* [What you need to do]: Transcribe exactly, and only, the lines running from the one with "Гъсеничен вездеход - самоделка" to the end of the entries below, both included, without any pictures.

··········

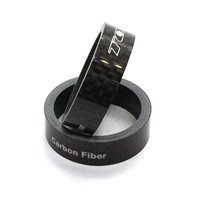 Token Carbon Headset Spacer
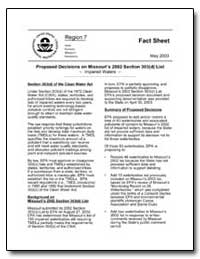 Proposed Decisions on Missouris 2002 Sec... by Environmental Protection Agency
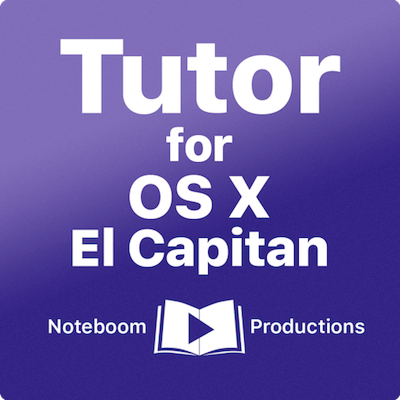 Tutor for OS X El Capitan 10.11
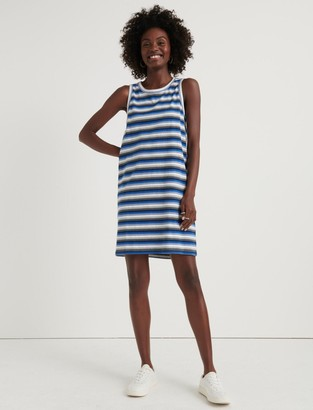 Lucky Brand Stripe Muscle Tank Dress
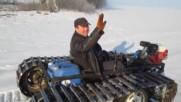 Гъсеничен вездеход - самоделка : D маде ин Русия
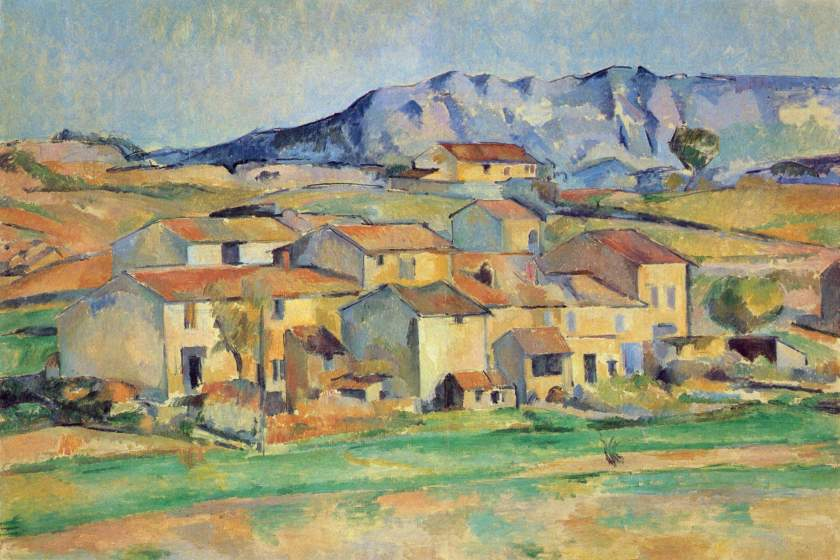 Paul_Cézanne_116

··········

* [Solution for this task]:
 Гъсеничен вездеход - самоделка : D маде ин Русия
 Paul_Cézanne_116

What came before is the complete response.